» Input for this task:
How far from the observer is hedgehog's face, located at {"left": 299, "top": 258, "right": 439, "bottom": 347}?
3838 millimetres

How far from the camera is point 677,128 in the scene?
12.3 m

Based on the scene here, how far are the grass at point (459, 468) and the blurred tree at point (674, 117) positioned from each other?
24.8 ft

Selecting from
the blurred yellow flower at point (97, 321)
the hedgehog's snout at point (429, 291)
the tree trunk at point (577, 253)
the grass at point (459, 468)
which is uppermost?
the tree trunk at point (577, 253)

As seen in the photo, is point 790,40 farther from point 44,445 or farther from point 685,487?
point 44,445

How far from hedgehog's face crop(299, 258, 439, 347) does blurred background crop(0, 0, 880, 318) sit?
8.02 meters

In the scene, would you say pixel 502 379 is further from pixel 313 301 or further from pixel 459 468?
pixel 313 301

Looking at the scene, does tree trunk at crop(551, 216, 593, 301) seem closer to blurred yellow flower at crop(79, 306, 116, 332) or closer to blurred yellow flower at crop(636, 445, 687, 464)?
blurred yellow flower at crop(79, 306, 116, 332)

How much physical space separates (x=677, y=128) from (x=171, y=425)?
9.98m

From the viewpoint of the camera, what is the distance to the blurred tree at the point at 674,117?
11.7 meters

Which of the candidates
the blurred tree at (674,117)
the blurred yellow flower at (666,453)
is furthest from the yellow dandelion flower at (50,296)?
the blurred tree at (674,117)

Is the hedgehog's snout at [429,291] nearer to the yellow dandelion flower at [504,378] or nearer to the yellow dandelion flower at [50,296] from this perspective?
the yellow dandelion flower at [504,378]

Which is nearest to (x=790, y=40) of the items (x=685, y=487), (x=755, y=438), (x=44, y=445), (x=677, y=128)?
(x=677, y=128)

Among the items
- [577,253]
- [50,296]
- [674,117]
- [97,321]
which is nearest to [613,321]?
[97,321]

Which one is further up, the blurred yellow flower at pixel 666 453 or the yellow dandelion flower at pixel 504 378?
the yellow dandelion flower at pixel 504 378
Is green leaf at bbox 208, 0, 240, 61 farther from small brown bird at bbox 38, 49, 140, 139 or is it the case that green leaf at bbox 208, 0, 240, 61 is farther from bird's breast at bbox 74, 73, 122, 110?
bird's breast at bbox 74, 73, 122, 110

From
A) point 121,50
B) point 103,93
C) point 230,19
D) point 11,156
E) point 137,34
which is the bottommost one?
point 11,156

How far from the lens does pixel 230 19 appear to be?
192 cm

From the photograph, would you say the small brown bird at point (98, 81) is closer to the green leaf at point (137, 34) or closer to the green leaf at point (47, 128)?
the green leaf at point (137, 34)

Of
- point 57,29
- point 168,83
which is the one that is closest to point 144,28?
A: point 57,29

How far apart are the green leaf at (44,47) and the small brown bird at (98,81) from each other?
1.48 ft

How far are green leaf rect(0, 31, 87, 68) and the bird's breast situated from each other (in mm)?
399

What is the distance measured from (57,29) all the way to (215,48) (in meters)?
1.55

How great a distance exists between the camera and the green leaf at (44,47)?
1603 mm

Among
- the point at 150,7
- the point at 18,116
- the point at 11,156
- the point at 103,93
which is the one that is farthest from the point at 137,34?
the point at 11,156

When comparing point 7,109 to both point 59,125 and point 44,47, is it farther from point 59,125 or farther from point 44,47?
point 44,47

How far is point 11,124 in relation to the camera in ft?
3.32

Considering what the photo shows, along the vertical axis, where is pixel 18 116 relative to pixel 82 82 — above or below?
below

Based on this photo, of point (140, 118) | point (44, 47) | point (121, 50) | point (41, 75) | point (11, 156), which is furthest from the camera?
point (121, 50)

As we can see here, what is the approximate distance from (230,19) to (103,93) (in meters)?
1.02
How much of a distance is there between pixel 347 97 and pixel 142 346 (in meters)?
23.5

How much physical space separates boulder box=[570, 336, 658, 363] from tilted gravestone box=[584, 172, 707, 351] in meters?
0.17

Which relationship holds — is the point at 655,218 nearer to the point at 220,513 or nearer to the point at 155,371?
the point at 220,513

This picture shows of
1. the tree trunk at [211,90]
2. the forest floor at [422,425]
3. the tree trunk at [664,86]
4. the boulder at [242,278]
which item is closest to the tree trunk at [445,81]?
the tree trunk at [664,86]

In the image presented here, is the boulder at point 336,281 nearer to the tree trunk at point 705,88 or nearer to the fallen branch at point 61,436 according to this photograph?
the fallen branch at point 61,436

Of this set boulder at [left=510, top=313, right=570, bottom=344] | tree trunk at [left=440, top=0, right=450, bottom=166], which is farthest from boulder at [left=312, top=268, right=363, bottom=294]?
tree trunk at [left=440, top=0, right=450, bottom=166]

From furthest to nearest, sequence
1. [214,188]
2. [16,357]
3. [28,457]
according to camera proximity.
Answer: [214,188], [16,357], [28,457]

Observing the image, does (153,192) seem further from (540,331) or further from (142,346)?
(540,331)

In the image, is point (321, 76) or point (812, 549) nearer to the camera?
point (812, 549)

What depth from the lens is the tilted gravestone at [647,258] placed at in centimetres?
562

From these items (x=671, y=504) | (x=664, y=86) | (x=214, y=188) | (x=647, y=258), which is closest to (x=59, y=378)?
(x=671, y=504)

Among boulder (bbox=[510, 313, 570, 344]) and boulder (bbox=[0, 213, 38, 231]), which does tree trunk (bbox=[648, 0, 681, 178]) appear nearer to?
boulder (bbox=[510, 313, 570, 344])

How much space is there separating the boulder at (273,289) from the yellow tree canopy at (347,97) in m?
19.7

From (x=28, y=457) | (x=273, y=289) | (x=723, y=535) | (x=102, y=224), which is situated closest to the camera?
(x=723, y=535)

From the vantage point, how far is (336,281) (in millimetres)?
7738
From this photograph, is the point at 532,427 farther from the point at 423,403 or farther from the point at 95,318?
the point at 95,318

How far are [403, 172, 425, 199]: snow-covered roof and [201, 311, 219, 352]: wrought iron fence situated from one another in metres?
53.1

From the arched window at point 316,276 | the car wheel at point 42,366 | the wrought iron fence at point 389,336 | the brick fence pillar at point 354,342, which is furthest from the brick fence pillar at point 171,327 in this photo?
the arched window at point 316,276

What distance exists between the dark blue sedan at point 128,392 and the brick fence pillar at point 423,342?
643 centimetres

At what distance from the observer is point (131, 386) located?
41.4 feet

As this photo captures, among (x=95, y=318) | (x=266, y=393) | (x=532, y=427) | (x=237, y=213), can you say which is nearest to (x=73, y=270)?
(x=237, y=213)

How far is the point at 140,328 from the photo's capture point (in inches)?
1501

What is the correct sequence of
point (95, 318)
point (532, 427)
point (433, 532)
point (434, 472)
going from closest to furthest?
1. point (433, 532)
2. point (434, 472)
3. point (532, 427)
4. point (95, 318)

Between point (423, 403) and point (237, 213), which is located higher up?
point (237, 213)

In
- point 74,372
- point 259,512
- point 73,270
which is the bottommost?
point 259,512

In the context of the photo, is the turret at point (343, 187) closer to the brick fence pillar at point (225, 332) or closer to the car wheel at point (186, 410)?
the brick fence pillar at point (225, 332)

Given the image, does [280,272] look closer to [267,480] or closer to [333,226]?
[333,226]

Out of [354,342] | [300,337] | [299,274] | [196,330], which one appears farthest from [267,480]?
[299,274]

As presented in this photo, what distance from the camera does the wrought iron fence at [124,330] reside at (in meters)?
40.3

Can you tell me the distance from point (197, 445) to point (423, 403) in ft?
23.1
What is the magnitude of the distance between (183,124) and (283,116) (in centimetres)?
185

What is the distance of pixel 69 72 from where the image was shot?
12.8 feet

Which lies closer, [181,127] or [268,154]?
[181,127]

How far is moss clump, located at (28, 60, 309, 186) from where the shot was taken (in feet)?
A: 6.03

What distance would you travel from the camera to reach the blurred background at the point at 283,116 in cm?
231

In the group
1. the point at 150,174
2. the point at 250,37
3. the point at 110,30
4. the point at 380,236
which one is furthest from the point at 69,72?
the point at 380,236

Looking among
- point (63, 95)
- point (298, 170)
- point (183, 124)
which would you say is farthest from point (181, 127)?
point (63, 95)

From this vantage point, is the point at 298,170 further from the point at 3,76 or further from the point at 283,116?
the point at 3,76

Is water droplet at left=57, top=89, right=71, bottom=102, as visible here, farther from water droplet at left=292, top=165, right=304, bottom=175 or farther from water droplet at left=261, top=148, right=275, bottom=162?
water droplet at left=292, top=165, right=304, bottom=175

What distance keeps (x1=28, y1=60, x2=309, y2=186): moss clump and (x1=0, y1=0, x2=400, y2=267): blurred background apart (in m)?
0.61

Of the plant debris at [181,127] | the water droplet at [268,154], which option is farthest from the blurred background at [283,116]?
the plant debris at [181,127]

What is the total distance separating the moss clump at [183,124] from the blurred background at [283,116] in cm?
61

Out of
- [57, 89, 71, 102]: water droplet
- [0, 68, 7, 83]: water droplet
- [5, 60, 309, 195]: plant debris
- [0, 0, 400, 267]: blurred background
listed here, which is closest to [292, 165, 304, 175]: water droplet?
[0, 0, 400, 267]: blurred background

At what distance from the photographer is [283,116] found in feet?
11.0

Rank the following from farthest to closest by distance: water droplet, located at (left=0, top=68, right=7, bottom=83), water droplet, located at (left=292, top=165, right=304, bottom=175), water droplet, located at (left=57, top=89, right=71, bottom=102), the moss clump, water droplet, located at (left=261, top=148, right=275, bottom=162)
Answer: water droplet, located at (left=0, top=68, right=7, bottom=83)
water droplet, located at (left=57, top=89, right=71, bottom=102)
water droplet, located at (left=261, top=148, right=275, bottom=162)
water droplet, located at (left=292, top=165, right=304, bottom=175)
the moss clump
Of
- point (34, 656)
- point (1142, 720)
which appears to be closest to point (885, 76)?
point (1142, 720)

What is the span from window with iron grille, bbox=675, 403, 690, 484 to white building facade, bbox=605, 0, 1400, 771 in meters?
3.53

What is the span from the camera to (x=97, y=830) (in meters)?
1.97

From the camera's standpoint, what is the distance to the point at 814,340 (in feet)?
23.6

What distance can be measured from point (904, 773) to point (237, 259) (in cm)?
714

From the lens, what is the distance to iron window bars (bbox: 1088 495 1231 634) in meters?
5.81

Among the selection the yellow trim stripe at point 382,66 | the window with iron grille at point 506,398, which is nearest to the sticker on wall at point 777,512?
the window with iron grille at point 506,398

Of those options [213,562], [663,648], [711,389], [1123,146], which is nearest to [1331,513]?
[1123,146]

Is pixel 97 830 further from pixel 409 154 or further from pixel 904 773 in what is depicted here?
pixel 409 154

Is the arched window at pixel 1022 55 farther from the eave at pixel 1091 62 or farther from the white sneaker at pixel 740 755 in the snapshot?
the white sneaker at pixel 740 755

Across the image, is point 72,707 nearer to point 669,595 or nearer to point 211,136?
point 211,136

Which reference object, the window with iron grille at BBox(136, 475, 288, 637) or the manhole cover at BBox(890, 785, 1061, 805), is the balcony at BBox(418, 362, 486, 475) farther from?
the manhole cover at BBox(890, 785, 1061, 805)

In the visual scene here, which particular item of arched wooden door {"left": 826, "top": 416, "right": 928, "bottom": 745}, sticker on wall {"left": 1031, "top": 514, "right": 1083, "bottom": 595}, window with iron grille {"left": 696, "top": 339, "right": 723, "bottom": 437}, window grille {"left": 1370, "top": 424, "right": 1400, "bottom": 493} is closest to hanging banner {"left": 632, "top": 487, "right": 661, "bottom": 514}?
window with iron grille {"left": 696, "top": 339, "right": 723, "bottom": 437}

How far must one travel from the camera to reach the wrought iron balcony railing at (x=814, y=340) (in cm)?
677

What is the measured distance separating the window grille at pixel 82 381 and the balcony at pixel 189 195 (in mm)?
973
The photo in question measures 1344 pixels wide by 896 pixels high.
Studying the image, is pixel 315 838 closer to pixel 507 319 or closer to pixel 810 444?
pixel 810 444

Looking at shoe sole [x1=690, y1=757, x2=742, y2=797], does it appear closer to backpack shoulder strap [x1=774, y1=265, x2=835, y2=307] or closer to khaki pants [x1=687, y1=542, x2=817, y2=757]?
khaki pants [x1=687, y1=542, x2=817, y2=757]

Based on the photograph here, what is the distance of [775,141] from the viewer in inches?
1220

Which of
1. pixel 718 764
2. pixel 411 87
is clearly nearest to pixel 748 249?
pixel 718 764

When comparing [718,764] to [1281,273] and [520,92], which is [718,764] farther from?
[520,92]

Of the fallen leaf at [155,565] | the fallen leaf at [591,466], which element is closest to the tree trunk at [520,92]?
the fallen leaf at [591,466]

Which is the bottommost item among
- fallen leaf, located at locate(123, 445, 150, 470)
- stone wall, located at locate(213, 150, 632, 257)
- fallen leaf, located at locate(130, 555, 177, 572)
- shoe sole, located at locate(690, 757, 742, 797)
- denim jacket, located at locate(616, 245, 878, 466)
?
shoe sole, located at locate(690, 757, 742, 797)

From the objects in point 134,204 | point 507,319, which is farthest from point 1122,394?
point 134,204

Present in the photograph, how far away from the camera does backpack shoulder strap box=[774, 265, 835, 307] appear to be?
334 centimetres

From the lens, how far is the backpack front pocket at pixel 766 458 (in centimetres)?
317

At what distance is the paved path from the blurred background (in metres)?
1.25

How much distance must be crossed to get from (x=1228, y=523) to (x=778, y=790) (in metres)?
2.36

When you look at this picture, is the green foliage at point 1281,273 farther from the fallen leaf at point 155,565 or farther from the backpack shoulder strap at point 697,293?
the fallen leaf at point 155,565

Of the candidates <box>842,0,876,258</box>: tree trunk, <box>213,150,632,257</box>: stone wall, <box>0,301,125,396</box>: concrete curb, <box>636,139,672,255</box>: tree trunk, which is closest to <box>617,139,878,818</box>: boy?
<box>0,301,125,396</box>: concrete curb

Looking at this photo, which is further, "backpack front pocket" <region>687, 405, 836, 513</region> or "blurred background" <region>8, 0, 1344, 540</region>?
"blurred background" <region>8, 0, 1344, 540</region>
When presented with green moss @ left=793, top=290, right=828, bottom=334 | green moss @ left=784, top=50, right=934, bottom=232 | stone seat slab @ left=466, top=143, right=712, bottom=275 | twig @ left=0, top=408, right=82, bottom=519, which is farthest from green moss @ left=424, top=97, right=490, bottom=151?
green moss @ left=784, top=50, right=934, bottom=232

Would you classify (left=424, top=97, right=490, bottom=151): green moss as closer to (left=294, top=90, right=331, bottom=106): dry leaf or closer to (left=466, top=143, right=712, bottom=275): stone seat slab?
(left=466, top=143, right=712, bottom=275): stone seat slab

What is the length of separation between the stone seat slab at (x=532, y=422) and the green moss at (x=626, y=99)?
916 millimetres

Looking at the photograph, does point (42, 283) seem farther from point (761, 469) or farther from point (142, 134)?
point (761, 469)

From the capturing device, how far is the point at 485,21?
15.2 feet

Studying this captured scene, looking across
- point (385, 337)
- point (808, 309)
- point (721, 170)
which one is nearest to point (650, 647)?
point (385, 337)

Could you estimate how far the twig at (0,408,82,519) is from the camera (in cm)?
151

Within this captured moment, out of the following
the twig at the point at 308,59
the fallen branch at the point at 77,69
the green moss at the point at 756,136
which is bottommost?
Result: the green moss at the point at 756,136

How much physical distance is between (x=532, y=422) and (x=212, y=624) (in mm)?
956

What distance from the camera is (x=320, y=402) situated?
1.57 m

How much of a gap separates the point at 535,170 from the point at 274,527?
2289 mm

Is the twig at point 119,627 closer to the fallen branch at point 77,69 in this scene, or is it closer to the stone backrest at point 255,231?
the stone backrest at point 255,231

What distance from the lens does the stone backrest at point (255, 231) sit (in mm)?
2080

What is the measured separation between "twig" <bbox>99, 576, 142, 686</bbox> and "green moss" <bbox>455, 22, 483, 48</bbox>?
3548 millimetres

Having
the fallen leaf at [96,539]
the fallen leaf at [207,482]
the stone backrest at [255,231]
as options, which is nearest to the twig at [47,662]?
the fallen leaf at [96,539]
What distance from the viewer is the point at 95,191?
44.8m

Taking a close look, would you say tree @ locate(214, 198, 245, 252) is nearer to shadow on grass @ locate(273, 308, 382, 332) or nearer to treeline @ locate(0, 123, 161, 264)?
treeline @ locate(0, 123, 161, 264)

» Given instruction: From the line containing "What distance from the camera is" down to the last line, reproduce the records exactly. Include both ends.

» Result of this exercise:
What distance from the camera is (x=320, y=402) situated?
1.57 m

How much of a gap separates the point at 535,170 from the point at 274,527?
2289 mm

Is the twig at point 119,627 closer to the fallen branch at point 77,69 in this scene, or is it closer to the stone backrest at point 255,231?
the stone backrest at point 255,231

What distance from the lens does the stone backrest at point (255, 231) sit (in mm)?
2080

What is the measured separation between "twig" <bbox>99, 576, 142, 686</bbox> and "green moss" <bbox>455, 22, 483, 48</bbox>?
3548 millimetres

Having
the fallen leaf at [96,539]
the fallen leaf at [207,482]
the stone backrest at [255,231]
as options, which is nearest to the twig at [47,662]?
the fallen leaf at [96,539]
What distance from the viewer is the point at 95,191?
44.8m

Taking a close look, would you say tree @ locate(214, 198, 245, 252) is nearer to shadow on grass @ locate(273, 308, 382, 332) or nearer to treeline @ locate(0, 123, 161, 264)?
treeline @ locate(0, 123, 161, 264)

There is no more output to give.